Study the condition of the roof frame
Measure the condition of your roof frame before installing the roof to ensure there are no defects such as leaking or missing pins as this can affect the life of your roof.
“It is advisable to cover your home immediately after installing your frame to prevent material degradation from overexposure to the weather,” he says.
He adds that if you notice a defect in your frame, you should fix it before installing your roof. Inspect your plywood or construction safety nets if they are loose or broken and replace them immediately.
“When examining your roof frame, first check the appearance of some of the roof material to determine if a change is needed.
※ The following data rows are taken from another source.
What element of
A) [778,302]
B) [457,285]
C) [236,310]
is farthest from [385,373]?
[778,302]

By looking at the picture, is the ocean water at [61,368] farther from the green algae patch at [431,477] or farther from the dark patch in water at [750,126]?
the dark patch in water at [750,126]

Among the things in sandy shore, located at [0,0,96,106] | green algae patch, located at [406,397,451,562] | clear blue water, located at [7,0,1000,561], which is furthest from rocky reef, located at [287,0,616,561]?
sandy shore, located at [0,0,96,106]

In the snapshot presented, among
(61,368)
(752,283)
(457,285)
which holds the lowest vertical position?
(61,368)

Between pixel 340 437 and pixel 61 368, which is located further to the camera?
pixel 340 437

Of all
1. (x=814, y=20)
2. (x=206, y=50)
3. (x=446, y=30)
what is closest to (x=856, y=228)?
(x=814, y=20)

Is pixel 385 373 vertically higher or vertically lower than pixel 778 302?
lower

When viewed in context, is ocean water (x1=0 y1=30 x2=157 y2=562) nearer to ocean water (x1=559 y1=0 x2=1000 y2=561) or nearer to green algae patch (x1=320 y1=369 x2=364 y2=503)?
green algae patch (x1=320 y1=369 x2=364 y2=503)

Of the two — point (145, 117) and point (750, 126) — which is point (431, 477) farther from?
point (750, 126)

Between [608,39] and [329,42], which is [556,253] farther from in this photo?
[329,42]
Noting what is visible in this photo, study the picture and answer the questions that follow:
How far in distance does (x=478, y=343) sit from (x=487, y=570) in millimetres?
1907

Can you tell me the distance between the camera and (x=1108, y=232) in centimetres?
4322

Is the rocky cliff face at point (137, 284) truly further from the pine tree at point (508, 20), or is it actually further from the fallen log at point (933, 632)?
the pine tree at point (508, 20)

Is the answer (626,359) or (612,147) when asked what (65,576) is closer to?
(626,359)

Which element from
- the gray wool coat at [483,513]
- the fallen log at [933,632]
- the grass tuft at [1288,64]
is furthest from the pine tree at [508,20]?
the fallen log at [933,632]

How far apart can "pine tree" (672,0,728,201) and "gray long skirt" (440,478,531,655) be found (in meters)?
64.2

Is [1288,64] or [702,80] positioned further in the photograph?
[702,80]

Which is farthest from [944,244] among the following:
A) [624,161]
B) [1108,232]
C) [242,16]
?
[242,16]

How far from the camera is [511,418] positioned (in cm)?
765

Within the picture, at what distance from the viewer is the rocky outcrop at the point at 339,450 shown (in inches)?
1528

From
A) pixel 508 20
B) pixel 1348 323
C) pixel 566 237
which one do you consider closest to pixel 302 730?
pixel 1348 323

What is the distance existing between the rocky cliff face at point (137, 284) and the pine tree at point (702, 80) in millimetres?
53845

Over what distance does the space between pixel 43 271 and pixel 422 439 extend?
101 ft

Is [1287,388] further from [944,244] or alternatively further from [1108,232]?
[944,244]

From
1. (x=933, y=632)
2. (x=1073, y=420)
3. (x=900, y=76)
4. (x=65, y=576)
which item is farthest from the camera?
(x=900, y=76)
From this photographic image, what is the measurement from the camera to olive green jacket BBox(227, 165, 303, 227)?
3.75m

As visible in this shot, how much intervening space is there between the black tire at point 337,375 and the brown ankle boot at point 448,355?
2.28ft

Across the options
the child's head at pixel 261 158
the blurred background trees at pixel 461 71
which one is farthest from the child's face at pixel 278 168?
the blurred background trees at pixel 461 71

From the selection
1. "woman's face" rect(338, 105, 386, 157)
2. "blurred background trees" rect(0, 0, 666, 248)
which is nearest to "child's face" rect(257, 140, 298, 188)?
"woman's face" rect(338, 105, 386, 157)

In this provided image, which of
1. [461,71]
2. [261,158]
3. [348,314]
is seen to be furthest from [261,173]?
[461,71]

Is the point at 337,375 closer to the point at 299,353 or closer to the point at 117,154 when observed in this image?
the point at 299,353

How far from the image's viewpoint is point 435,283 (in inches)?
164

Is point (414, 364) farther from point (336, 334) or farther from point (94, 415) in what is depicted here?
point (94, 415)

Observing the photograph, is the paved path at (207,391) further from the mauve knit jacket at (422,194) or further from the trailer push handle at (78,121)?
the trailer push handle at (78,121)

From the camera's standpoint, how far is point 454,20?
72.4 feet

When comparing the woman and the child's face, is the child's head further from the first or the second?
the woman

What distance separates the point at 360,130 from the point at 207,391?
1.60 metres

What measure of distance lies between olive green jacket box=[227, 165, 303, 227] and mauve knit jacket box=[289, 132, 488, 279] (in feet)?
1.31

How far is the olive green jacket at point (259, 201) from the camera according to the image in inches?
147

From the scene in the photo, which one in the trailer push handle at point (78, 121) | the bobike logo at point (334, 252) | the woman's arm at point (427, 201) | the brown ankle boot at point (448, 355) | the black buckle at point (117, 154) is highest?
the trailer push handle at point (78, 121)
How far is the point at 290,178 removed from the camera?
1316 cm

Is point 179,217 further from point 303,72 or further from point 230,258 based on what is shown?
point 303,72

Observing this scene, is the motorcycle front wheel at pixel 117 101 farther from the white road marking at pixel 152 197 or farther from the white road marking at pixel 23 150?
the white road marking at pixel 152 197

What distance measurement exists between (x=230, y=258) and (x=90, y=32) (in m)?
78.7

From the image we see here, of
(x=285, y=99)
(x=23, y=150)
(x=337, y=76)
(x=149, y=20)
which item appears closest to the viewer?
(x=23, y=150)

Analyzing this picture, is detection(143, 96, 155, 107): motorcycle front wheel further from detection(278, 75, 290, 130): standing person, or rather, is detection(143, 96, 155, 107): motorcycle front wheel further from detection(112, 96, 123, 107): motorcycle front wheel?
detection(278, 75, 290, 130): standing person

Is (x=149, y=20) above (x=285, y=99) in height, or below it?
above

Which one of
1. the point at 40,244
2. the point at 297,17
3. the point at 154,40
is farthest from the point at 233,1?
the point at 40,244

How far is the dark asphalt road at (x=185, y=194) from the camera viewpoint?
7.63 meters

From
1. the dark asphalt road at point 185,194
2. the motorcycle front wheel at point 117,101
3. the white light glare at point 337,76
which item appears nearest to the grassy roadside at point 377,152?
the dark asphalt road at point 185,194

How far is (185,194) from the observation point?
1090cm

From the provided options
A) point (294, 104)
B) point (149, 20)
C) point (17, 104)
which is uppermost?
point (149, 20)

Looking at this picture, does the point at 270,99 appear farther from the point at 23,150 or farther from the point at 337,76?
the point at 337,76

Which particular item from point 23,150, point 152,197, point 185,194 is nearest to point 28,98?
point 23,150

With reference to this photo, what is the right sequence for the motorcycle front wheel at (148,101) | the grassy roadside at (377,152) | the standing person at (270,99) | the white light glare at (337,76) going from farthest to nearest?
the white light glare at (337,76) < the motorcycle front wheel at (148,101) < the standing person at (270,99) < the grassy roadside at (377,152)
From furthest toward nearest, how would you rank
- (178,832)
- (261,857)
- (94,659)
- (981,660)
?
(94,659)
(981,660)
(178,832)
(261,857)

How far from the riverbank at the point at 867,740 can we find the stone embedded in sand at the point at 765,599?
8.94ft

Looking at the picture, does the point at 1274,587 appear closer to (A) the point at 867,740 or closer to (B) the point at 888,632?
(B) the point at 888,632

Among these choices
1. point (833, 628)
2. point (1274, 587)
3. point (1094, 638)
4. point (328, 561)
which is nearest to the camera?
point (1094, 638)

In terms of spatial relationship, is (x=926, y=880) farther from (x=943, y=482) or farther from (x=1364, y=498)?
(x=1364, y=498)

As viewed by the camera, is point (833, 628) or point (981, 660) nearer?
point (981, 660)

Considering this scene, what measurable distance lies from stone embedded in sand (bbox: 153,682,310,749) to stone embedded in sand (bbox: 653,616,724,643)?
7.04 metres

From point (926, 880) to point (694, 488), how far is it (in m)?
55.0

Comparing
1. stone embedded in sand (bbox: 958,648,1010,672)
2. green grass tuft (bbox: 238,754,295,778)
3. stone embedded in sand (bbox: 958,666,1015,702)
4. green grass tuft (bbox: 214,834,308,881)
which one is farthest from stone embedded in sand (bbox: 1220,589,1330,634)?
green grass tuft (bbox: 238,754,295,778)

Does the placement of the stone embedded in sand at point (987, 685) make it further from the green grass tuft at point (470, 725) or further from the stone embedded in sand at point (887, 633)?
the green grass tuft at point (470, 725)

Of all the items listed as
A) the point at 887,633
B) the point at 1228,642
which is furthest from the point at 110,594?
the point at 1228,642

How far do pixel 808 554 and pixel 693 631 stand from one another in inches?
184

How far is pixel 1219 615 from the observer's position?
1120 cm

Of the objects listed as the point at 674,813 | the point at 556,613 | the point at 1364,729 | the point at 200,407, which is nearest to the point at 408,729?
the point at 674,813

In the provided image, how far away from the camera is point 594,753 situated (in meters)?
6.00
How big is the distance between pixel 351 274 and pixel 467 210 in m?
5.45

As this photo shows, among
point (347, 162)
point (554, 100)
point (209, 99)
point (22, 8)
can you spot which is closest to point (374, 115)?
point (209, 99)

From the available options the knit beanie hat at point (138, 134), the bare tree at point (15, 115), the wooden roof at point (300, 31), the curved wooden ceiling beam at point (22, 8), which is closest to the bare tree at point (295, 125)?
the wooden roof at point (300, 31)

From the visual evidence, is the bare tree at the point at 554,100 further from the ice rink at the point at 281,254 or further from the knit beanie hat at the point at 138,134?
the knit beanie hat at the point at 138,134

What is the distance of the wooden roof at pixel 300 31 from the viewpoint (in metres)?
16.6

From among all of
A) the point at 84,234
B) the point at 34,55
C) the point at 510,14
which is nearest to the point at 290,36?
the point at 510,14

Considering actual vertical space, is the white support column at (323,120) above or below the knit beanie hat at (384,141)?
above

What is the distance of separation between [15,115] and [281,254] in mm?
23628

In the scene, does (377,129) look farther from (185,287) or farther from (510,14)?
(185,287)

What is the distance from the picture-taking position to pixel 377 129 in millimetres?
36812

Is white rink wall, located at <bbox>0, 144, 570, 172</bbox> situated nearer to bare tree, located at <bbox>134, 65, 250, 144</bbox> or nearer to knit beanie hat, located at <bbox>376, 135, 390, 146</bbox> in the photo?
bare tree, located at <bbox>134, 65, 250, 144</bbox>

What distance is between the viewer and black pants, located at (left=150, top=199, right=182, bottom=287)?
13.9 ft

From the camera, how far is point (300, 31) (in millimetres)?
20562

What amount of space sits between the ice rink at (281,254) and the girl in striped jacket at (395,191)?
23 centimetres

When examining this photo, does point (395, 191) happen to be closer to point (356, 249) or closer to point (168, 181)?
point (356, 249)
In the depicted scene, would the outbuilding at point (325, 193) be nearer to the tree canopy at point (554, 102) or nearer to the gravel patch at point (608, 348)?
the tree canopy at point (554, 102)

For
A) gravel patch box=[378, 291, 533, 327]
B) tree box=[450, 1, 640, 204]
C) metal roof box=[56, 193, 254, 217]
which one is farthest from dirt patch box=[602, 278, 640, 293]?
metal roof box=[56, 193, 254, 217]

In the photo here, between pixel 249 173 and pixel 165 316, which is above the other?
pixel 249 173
This helps identify the fault before it’s too late and also extends the life of your roof,” he says
Have a budget
Have a final budget that covers everything you need to have your roof in place and make sure you and the contractor are on the same page.
“The budget includes; framing, painting, repairing and hiring additional staff if necessary. Sometimes contractors put off work because they want to be paid extra. But if they know your budget and understand that you’re sticking to it, they’ll just stick to the agreed schedule,” he says.
Mutyaba adds that you have the right to ask any questions about the process to make sure you understand what the technicians are doing to avoid making mistakes that cannot be undone.
“You need to make sure the mechanic you hired has a work permit and a letter from the contractor’s insurance company in case there is any damage. He (or she) should also confirm that he has expertise in what he is doing to avoid sloppy work at the end,” he says.
He adds that since the roofing won’t take long, you’ll have to agree and pay a commitment fee to the builder, and then the balance will be paid when the work is done.
“It’s very hard to complain about a mistake when you’ve made the entire payment. Make sure you do an inspection on time while the technician is still on site, so that nothing gets stuck,” advises Mutyaba.
TRENDING: CONSTRUCTION DRONES
The use of drones in the construction industry continues to be one of the fastest growing trends, with usage increasing by 239 percent year over year. The technology offers many more applications than just aerial photography for real estate and commercial endeavors.
Today’s drones are used to rapidly map large areas over long distances, producing valuable thermal maps and aerial thermal images. The advancing drone software provides real-time, actionable data that can be used for rapid decision-making, further streamlining the entire build process.
Personal safety and loss of equipment remain the biggest obligations in construction. Drones can perform tasks in place of human workers to avoid injury, such as tasks that require scaling super-tall structures. As on-site security tools, drones can be deployed to reduce labor costs and minimize the risk of theft, keep projects on track and minimize hiccups. More advanced future uses include; monitoring equipment depreciation and integrating AI to organize moving construction equipment.